Requirement: The entries below are to be retyped exactly. Preserve every word.
------ Records
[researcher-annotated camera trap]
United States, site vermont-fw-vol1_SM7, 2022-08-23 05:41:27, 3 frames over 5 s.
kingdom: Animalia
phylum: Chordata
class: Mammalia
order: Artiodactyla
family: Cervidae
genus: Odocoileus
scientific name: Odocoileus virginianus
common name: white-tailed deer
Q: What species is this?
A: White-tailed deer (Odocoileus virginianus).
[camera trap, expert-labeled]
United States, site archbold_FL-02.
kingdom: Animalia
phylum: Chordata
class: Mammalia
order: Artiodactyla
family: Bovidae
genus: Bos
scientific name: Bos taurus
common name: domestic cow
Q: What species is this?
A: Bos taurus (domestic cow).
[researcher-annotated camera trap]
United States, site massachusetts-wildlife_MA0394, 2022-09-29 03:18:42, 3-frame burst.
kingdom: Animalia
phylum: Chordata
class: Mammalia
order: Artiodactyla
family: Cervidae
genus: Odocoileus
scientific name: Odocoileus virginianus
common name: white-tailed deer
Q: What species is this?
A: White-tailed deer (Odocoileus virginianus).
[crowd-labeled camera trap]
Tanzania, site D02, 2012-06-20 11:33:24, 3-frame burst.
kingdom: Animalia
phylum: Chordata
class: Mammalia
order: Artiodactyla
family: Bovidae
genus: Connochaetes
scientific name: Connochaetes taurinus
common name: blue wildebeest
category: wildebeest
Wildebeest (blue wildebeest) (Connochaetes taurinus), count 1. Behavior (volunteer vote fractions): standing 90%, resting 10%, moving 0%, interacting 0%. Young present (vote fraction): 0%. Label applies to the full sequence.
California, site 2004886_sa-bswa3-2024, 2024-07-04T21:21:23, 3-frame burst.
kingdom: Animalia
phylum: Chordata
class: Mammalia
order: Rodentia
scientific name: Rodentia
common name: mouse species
------------
Response box:
[researcher-annotated camera trap]
United States, site vermont-fw-vol1_SM7, 2022-08-23 05:41:27, 3 frames over 5 s.
kingdom: Animalia
phylum: Chordata
class: Mammalia
order: Artiodactyla
family: Cervidae
genus: Odocoileus
scientific name: Odocoileus virginianus
common name: white-tailed deer
Q: What species is this?
A: White-tailed deer (Odocoileus virginianus).
[camera trap, expert-labeled]
United States, site archbold_FL-02.
kingdom: Animalia
phylum: Chordata
class: Mammalia
order: Artiodactyla
family: Bovidae
genus: Bos
scientific name: Bos taurus
common name: domestic cow
Q: What species is this?
A: Bos taurus (domestic cow).
[researcher-annotated camera trap]
United States, site massachusetts-wildlife_MA0394, 2022-09-29 03:18:42, 3-frame burst.
kingdom: Animalia
phylum: Chordata
class: Mammalia
order: Artiodactyla
family: Cervidae
genus: Odocoileus
scientific name: Odocoileus virginianus
common name: white-tailed deer
Q: What species is this?
A: White-tailed deer (Odocoileus virginianus).
[crowd-labeled camera trap]
Tanzania, site D02, 2012-06-20 11:33:24, 3-frame burst.
kingdom: Animalia
phylum: Chordata
class: Mammalia
order: Artiodactyla
family: Bovidae
genus: Connochaetes
scientific name: Connochaetes taurinus
common name: blue wildebeest
category: wildebeest
Wildebeest (blue wildebeest) (Connochaetes taurinus), count 1. Behavior (volunteer vote fractions): standing 90%, resting 10%, moving 0%, interacting 0%. Young present (vote fraction): 0%. Label applies to the full sequence.
California, site 2004886_sa-bswa3-2024, 2024-07-04T21:21:23, 3-frame burst.
kingdom: Animalia
phylum: Chordata
class: Mammalia
order: Rodentia
scientific name: Rodentia
common name: mouse species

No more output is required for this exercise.